## Text block
━━━━━━━━━━━━━━━━━━━━━━━━━━━━━━
Faith, Hope, and Rioting

A new exhibit at the Wien Museum confronts the visitor with a jarring view of a Vienna many will find unfamiliar: a city in transition, begging for a new era, with a youth culture to match

Veronica Buckley
May 04, 2012

If you take the 49 tram downhill through the 7th District, just before you reach the MuseumsQuartier you’ll turn onto the Breitegasse. It's an old street with charming storefronts; a watchmaker’s workshop still in business after 150 years, its gorgeous pink and white façade from the early 19th century; and one complete eyesore, windows broken, entrance filthy, scrawled all over with huge, inartistic graffiti. Someone must own this centrally located piece of real estate, but though it appears to be structurally sound, its owner seems to have deemed it useless, and it looks as if it’s going to be left to rot.

What impossibly rich or careless or otherworldly person would allow such a thing to happen? No such person, if the Wien Museum’s Besetzt! (Occupied!) exhibition is any likely guide.

By this account, the eyesore on the Breitegasse is probably owned by a property speculator, a person or company who can afford to wait five, ten, perhaps twenty years for a return on money outlaid. In the intervening time, the building stands empty, slowly going to pieces, until it’s reached such a state that it can legally be demolished, and something more profitable erected in its place.

Vienna in the 1970s had any number of buildings like this, including thousands of vacant apartments. And in the record-breaking heat of the summer of 1976, thousands of young people decided they might as well use them.

The proposed demolition of the "Arena" – the former Auslands-abbatoir in Vienna’s Sankt Marx district – served as catalyst for the running occupations. An avant-garde theatre venue for the Wiener Festwochen, the building was slated for demolition at the end of the season, with a commercial textile centre to be built in its place. The consequent massive protests were only partly motivated by the wish to save a useful old building. More decisive was what might be called an anti-Staatsoper initiative: As far as the occupiers were concerned, hidebound Vienna desperately needed an alternative arts venue. They were not without substantial public support: "It’s almost impossible to imagine how narrow, how one-sided the city’s cultural offerings were in those days," writes Wien Museum Director Wolfgang Kos in his introduction to the exhibition catalogue. "The Arena was a gate crasher, a real impetus for youth movements and media and political movements, too. It changed the city fundamentally; it broadened it."
━━━━━━━━━━━━━━━━━━━━━━━━━━━━━━
## Supplied material
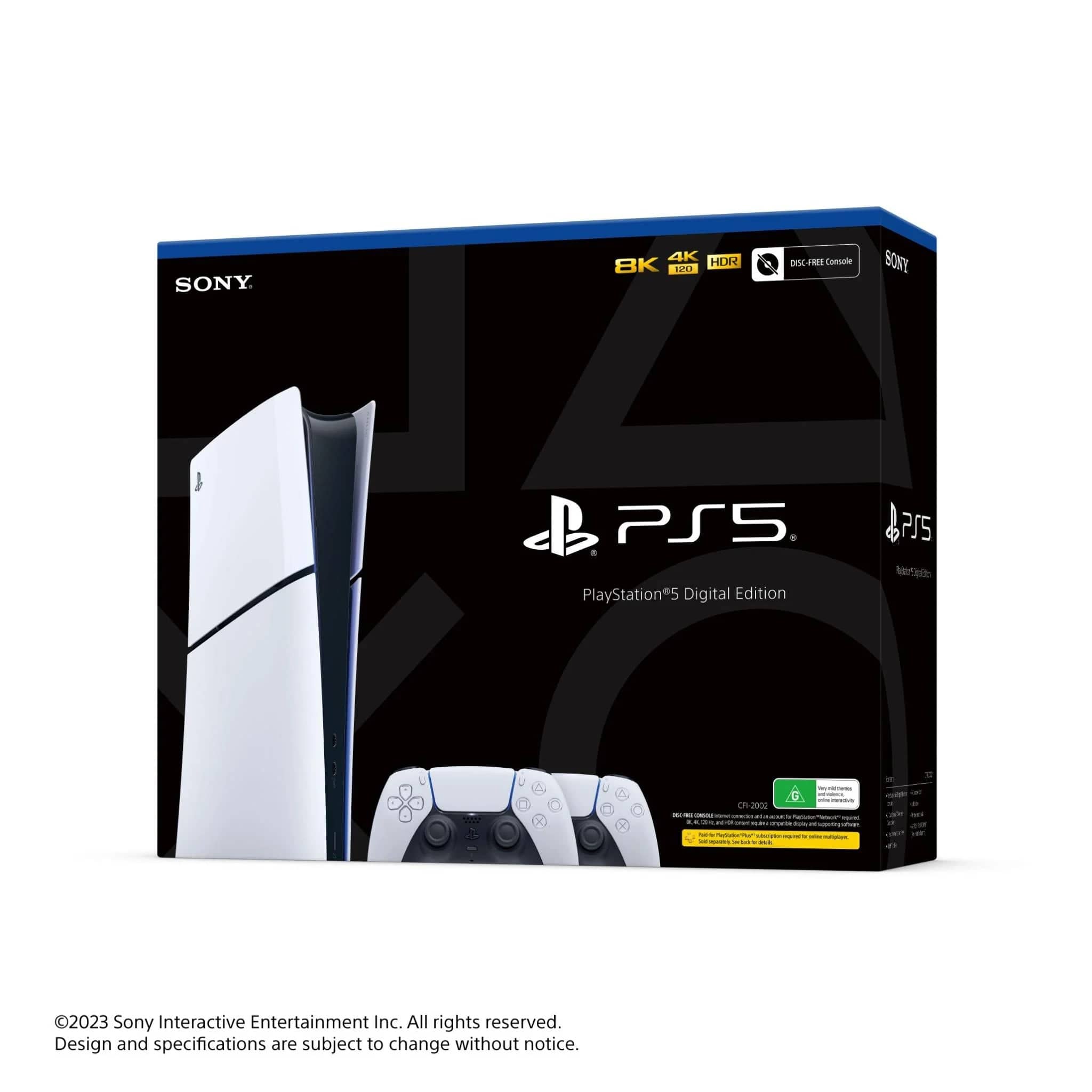 SONY Video Game Consoles PLAYSTATION5WD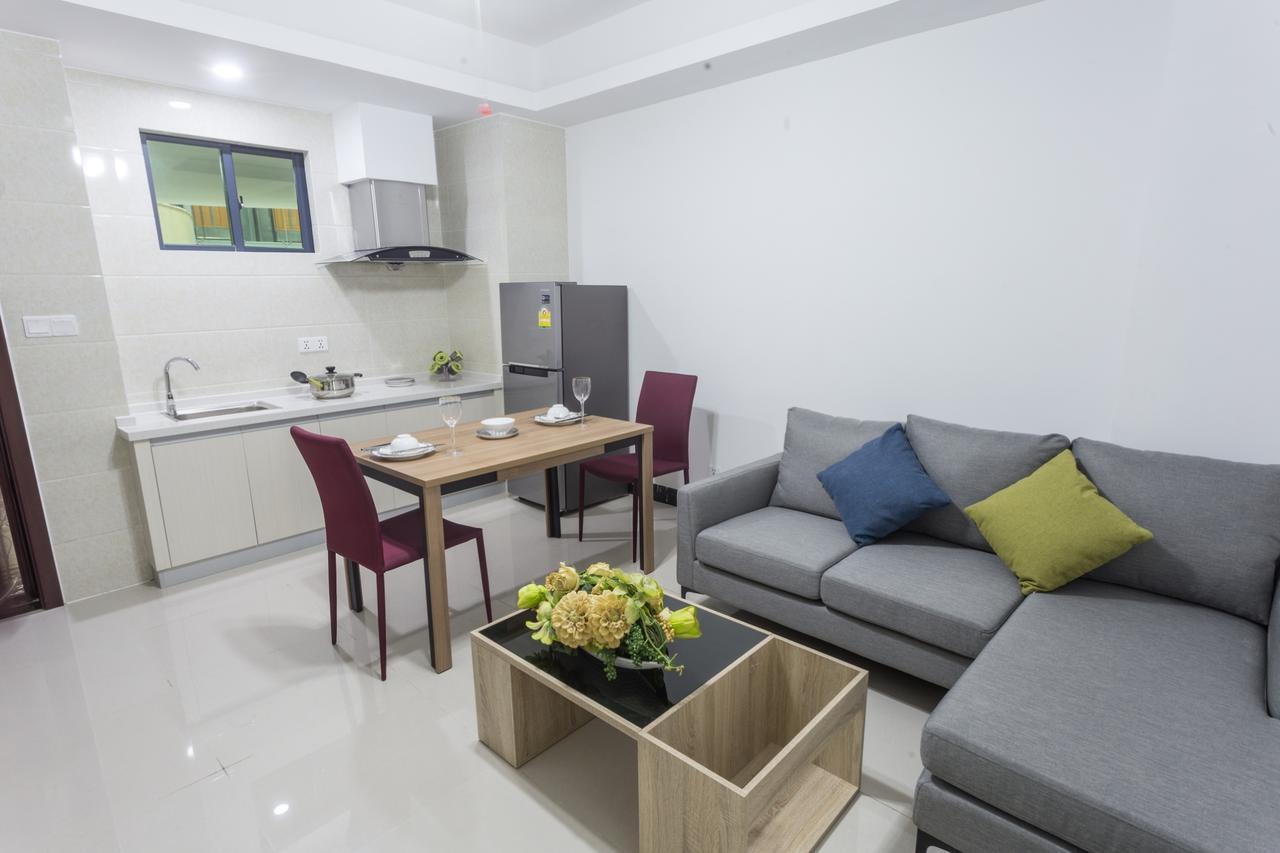 钻石名邸 Diamond One Hotel And Serviced Apartment Phnom Penh Ngoại thất bức ảnh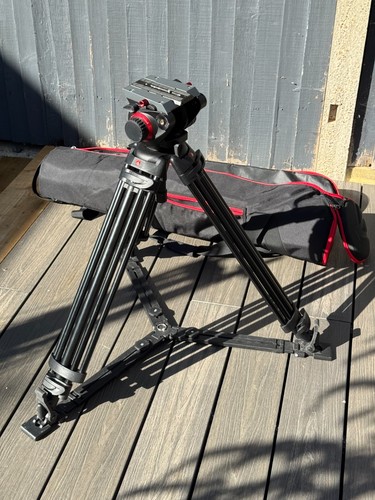Manfrotto 504hd fluid head - manfrotto,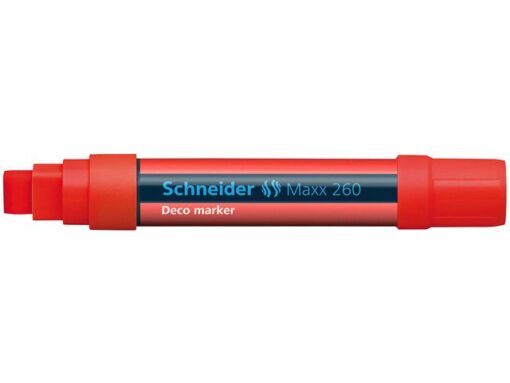 Krijtmarker Schneider Maxx 260 rood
━━━━━━━━━━━━━━━━━━━━━━━━━━━━━━
## To do
(a) Return the passage of the article on the Besetzt! exhibition from "Vienna in the" up to and including "well use them.", copied word for word.
(b) Carry the article on the Besetzt! exhibition forward, picking up right after its last sentence.

## Solved problems
(a)
Vienna in the 1970s had any number of buildings like this, including thousands of vacant apartments. And in the record-breaking heat of the summer of 1976, thousands of young people decided they might as well use them.

(b)
Deconstructing the exhibit

One of the Wien Museum’s declared goals is "the documenting of social plurality and diversity, and the relating of countertrends and stories of resistance". Curators Martina Nussbaumer and Werner Michael Schwarz are to be congratulated in having successfully achieved this with Besetzt! Viennese visitors will enjoy hearing their city, as it were, talking to itself.

The exhibition may be of less interest to visitors from elsewhere. The exhibits themselves, mostly amateur photographs, TV clips, and posters, might have been created anywhere in the western world at that time of latter-day hippiedom and emerging punk – with 1970s student types in jeans and beards and rusty VWs, and 1980s, determined unemployables poking their tongues out – insolence was in! The wall captions are helpfully summarized in English, but it’s a wordy exhibition, effectively a book in three dimensions, and most of it is in German only. It includes several clips (generally rather bland, it must be said) from TV news and documentaries – but again, without translation.

The visitors I saw were overwhelmingly young, but there were a handful of the middle-aged among them and, touchingly, many of them were smiling, as if they recognized their younger selves in the photos on the walls – perhaps they did. The catalogue includes several nostalgically entitled personal reminiscences (Memories of the Beginning; My Arrest; A Whole Summer Long), and it would be easy to dismiss the entire movement as the naïve dream of a well-fed generation without much immediate responsibility. But this would be to do it an injustice. The Arena occupation and its offshoots proved to be of lasting significance for the schnitzel-stuffed city that begot them.

The occupiers lost their battle: The Auslands-abbatoir was demolished. But they won the war, with Chancellor Bruno Kreisky later admitting that the city did indeed need an alternative cultural centre and a permanent venue for other than traditional entertainment; the neighbouring Inlands-abbatoir was set aside for just that purpose, which it retains to this day. The Rosa Lila Villa still provides support and advice for gays and lesbians; the Ernst Kirchweger Haus still welcomes migrants and refugees; the WUK (Werkstätten- und Kulturhaus) still operates as a community cultural centre (See "A Workshop for Culture and Peace", TVR Nov. 2011). Not least, you’re now allowed to sit on the grass in the Burggarten.

So maybe it’s true: If you believe you can make a difference, and you believe it hard enough, sometimes you really can.

 

 

 

Besetzt! (Occupied!)

The Struggle for Free Spaces Since the 1970s

Through 12 Aug.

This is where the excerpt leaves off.